Kendari, Sulawesi Tenggara – Langkah politik Partai Amanat Demokrasi Indonesia (PADI) di Sulawesi Tenggara semakin mantap.
Partai berlambang padi ini secara resmi telah mengantongi Surat Keterangan Terdaftar (SKT) dari Badan Kesatuan Bangsa dan Politik (KESBANGPOL) Provinsi Sulawesi Tenggara.
Penyerahan SKT tersebut diterima langsung oleh Ketua Dewan Pimpinan Provinsi (DPP) PADI Sulawesi Tenggara, Ir. Amsiqul Maarif, ST.,MM., IPM., ASEAN. Eng, di Kantor Badan Kesbangpol Sultra, Jalan Made Sabara, Kota Kendari, pada hari Senin, 1 Desember 2025.

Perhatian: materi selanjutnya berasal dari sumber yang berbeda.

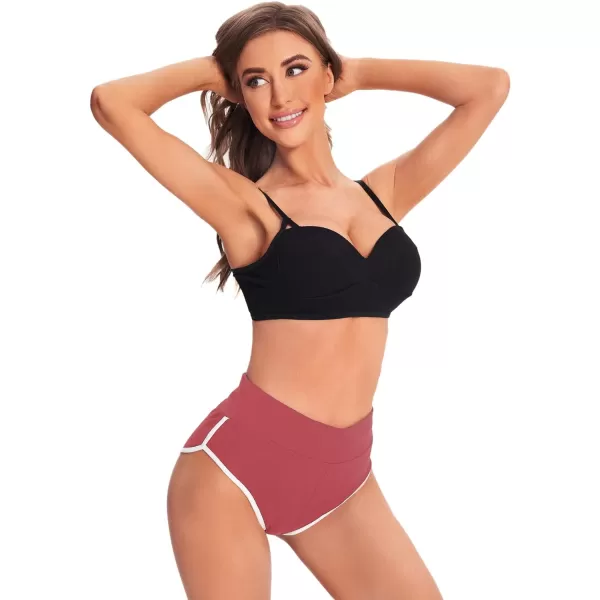 SweatyRocks Women's Sporty Elastic Waist Contrast Binding Booty Workout Biker Shorts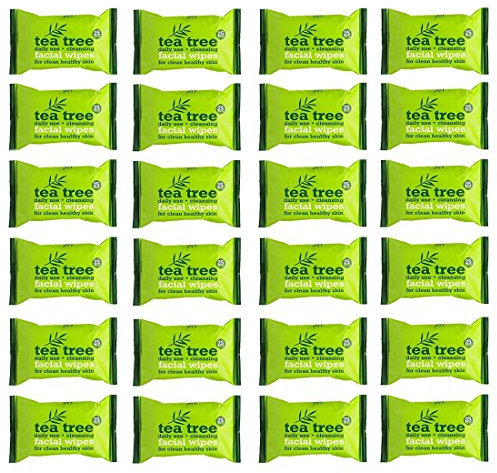 Tea Tree Daily Use Cleansing Facial Face Make Up Wipes (24 x 25 Packs)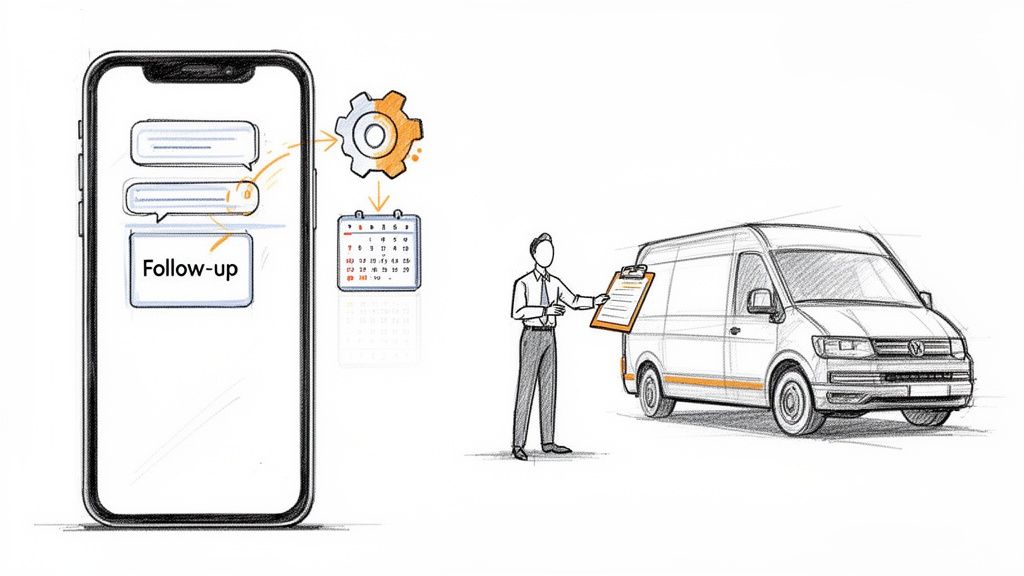 Digital process for follow-up calls shown on a smartphone, leading to a service person with a van.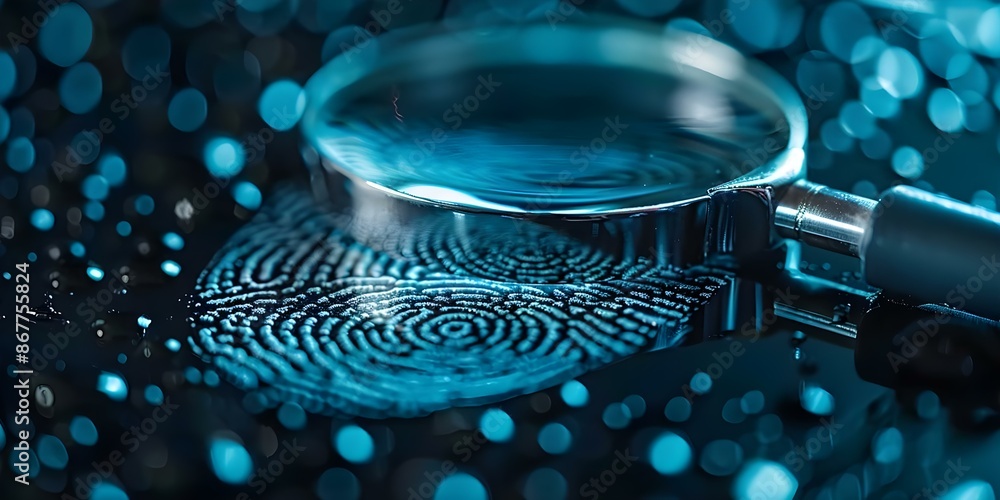 Poster examining fingerprint with magnifying glass for biometric identification and forensic investigation.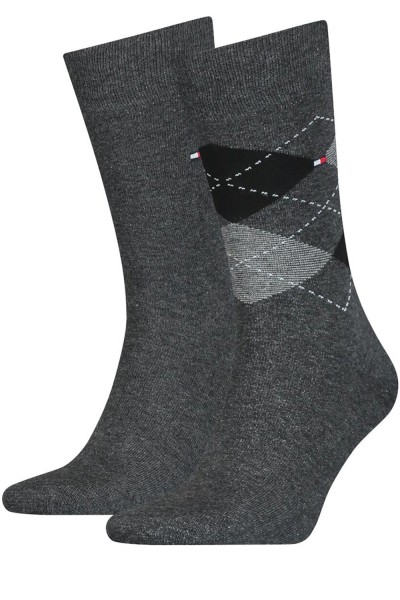 Tommy Hilfiger ανδρικές κάλτσες TH men Check socks 2P (Συσκ. με 2 ζεύγη)-100001495-201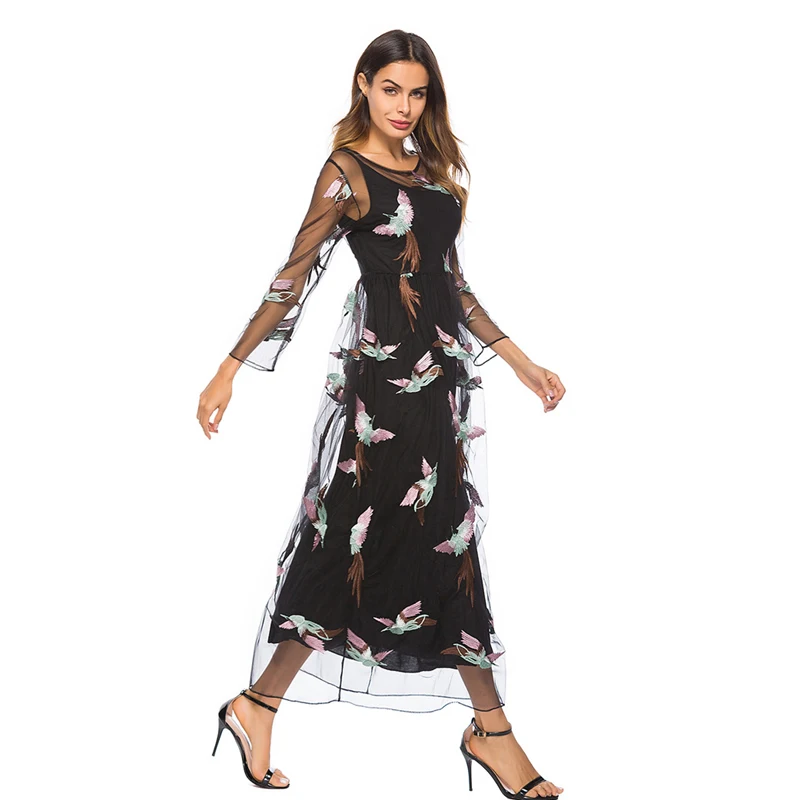 EdspLovd Embroidery Mesh Summer Dress Women Sexy Transarent Long Lining O neck lace Sleeve Plus Size DS307 | Женская одежда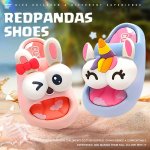 Casual Cute Cartoon Open Toe Slippers For Girls Non Slip Lightweight Slippers For Indoor Shower Pool All Seasons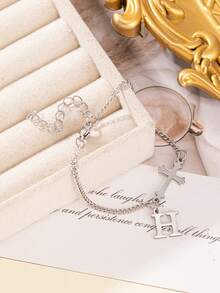 1 pieza Pulsera con inicial A-Z y dije de cruz, pulsera de letra de acero inoxidable ajustable, joyería unisex para adolescentes, regalo de amistad, uso diario - Multicolor - Ver 3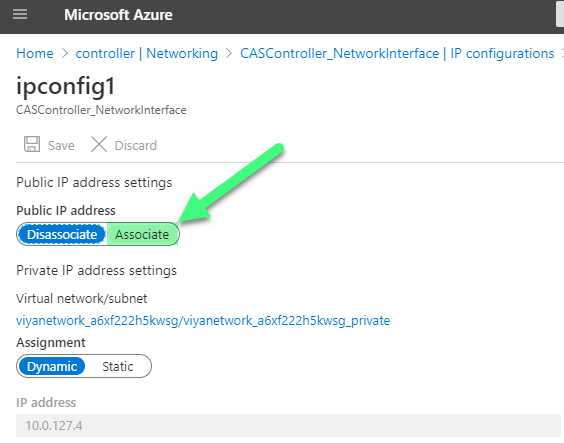 Associate CASController public IP address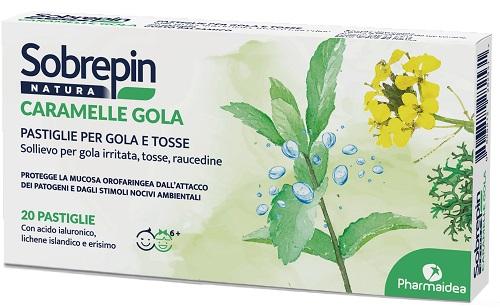 Sobrepin Natura Caramelle Gola per Sollievo da Mal di Gola 20 Pezzi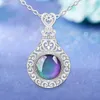 Fashion Mood Change color Temperature sensitive necklaces For Women Opal Gemstone Pendant chains Emotion Wedding Jewelry Gift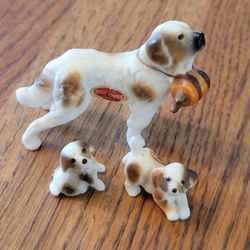 Vintage 3 Piece Bone China Figurines Saint Bernard Dog Set Family - Mom & 2 Puppies Japan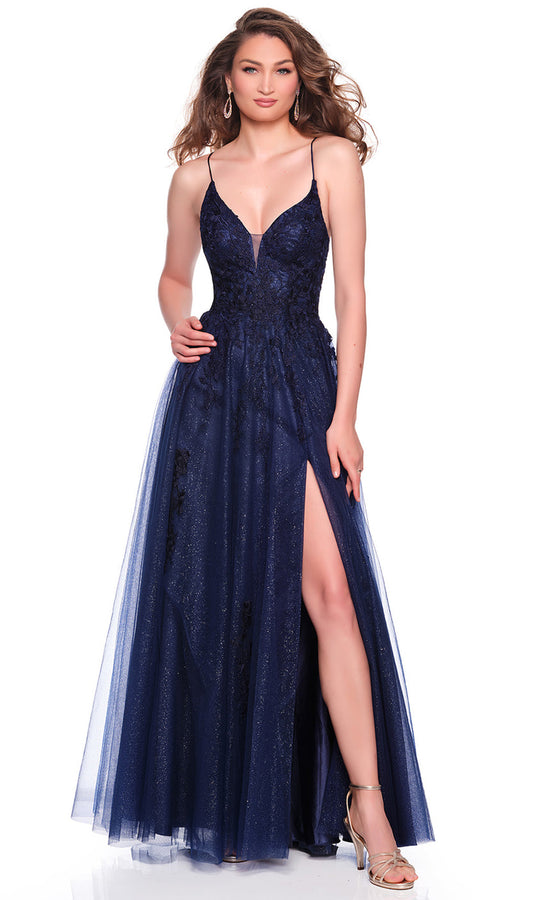 Dave & Johnny 12935 - Plunging Embroidered Shimmer A-Line Dress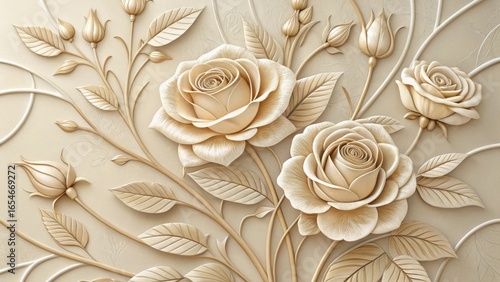 Fototapeta Naklejka Na Ścianę i Meble -  Cream and gold embossed roses with delicate petals and leaves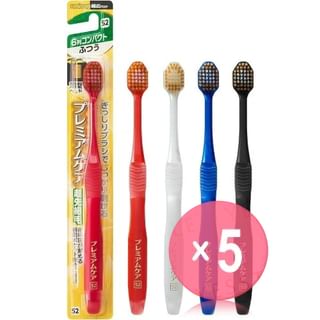 EBISU - Premium Care Toothbrush 6 Row Compact Normal No.52 5pcs Bundle Set 1 pc - Random Color x 5 pcs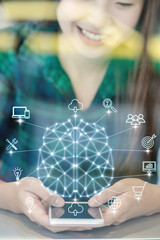 Polygonal brain shape of an artificial intelligence with various icon of smart city Internet of Things Technology over Asian businesswoman hand using the smart mobile phone,AI and business IOT concept - 431338281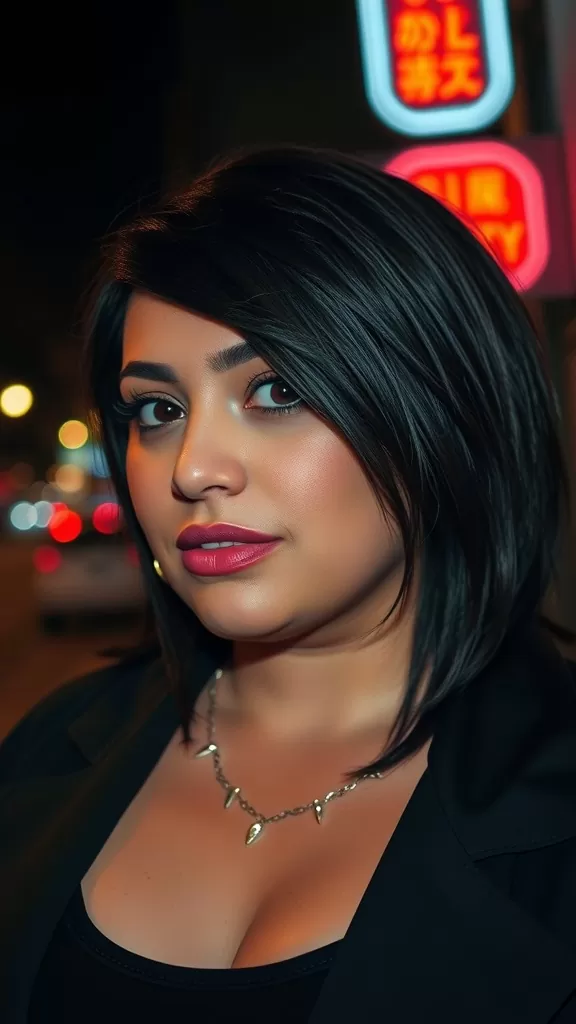 A woman with an edgy asymmetrical crop hairstyle, posing confidently with a chic outfit and striking makeup.
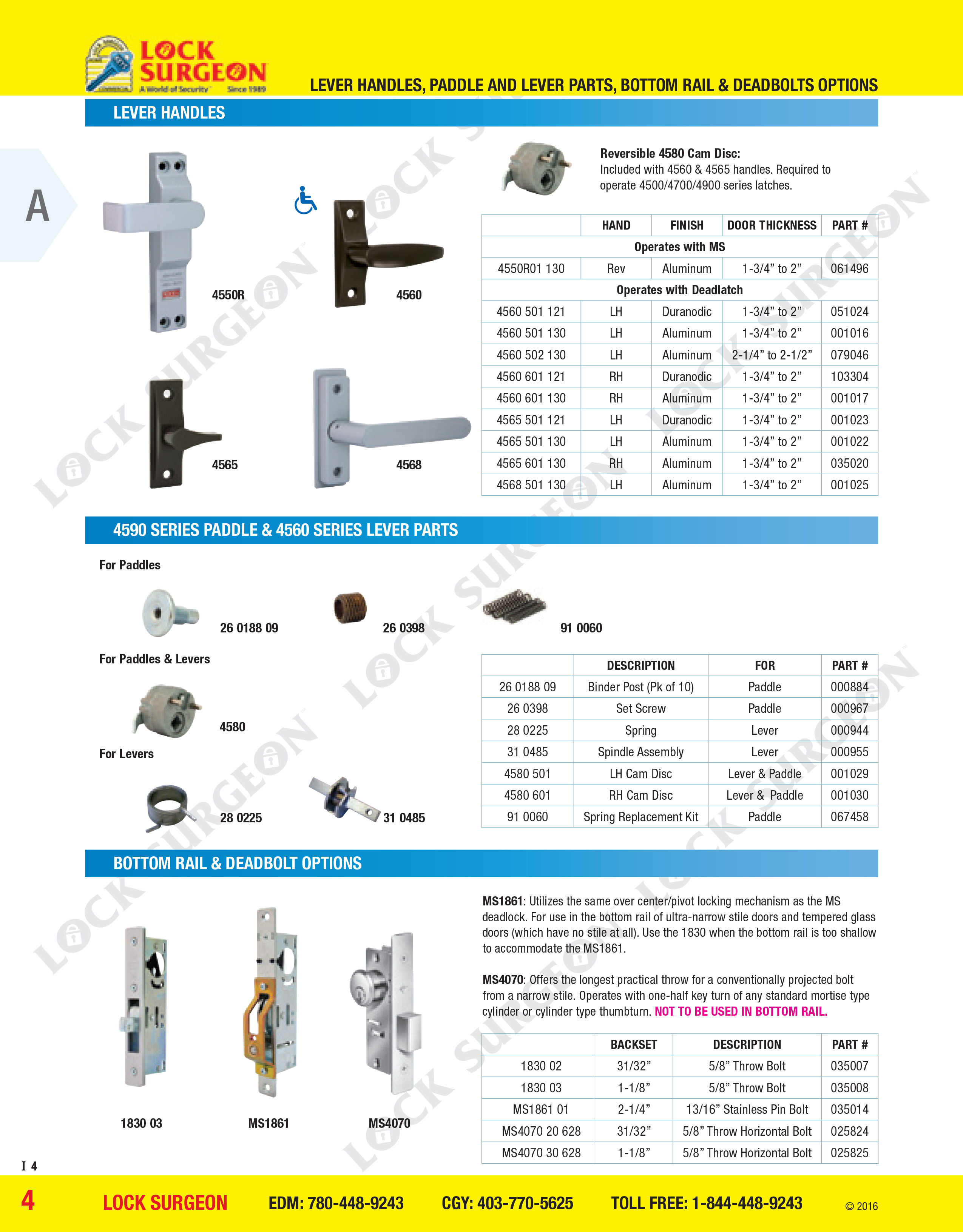 Lever handles, 4590 Series paddle and 4560 Series lever parts, bottom rail and deadbolt options.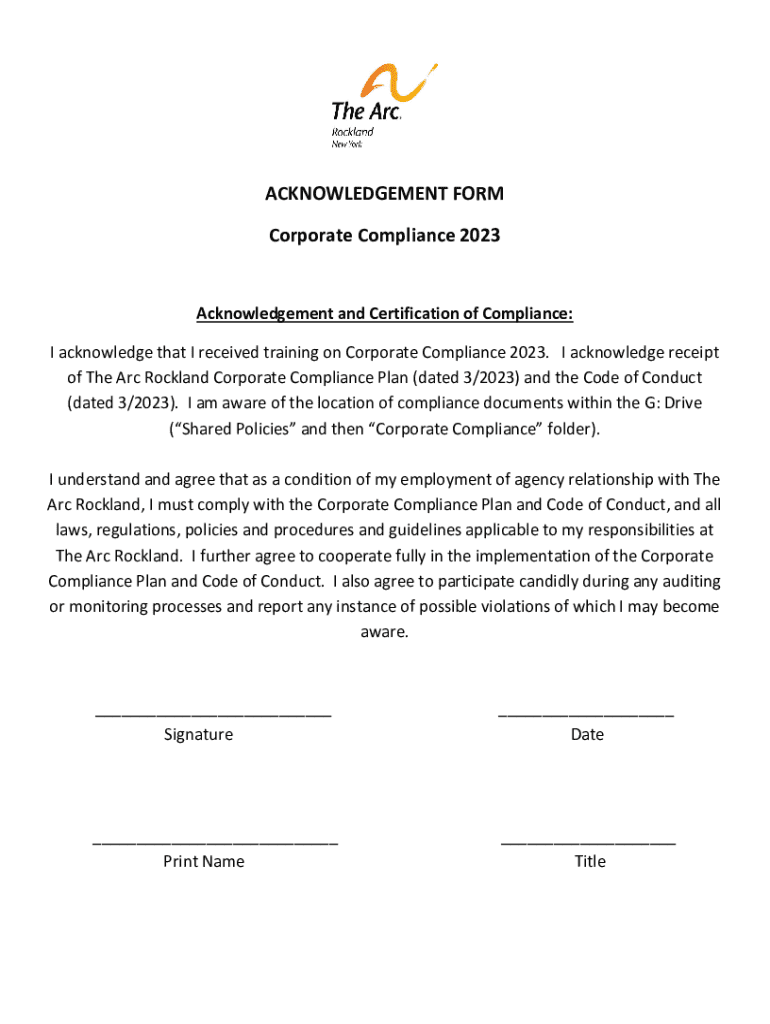 Fillable Online Employee Code of Conduct Acknowledgement Form Fax Email ...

Ketua PADI SULTRA, yang akrab disapa Almaarif, menyatakan bahwa perolehan SKT ini merupakan syarat wajib bagi Partai Politik baru.
SKT ini akan menjadi bekal utama untuk proses pendaftaran lebih lanjut pada Kementerian Hukum dan Hak Asasi Manusia (Kemenkumham) RI guna memperoleh Surat Keputusan Badan Hukum (AHU).
Almaarif menambahkan bahwa PADI berkomitmen untuk mematuhi regulasi yang berlaku, sesuai dengan Undang-Undang Nomor 2 Tahun 2011 tentang Pendirian Partai Politik (revisi dari UU No. 2 Tahun 2008), yang secara teknis berada di bawah otoritas Dirjen Administrasi Hukum Umum Kemenkumham RI.
“Kami berkeyakinan PADI akan memperoleh Badan Hukum sebagai Partai Politik baru, melihat antusiasme dan militansi kader PADI di seluruh Indonesia,” ujar Almaarif.
Lebih lanjut, Ketua DPP PADI SULTRA ini menegaskan bahwa langkah berikutnya adalah mengikuti tahapan pendaftaran sebagai Calon Peserta Pemilu 2029 yang diselenggarakan oleh Komisi Pemilihan Umum (KPU).
Proses ini merujuk pada ketentuan UU Nomor 7 Tahun 2017 tentang PEMILU, serta akan diatur lebih detail oleh PKPU dan PERBAWASLU.
Almaarif merincikan bahwa PADI Sultra siap menghadapi Verifikasi Administrasi dan Verifikasi Faktual yang mencakup kepengurusan dan keanggotaan pada tingkat: Dewan Pimpinan Nasional (DPN) 38 Pengurus Provinsi, Minimal 75% Pengurus tingkat Kabupaten/Kota (DPD), dan Minimal 50% Pengurus tingkat Kecamatan (DPC).
“Kami sudah mengantisipasi dengan menyiapkan segala sesuatunya agar lolos dan memenuhi syarat sebagai Peserta PEMILU 2029 dan PILKADA 2031 mendatang,” tegasnya.
PADI, yang merupakan Partai besutan Mayjend TNI (Purn) Drs. Burlian Syafei (dikenal sebagai PRESIDEN PADI) dan Dr. Sayid Fadhil, SH., M.Hum (SEKJEND), menyatakan siap menjadi pembeda di kancah politik.
Dengan semboyan PADI Tumbuh Bersama Rakyat, PADI Maju Bersama Rakyat, PADI Solusi Indonesia, partai ini menargetkan untuk diterima di semua kalangan, khususnya pemilih akar rumput.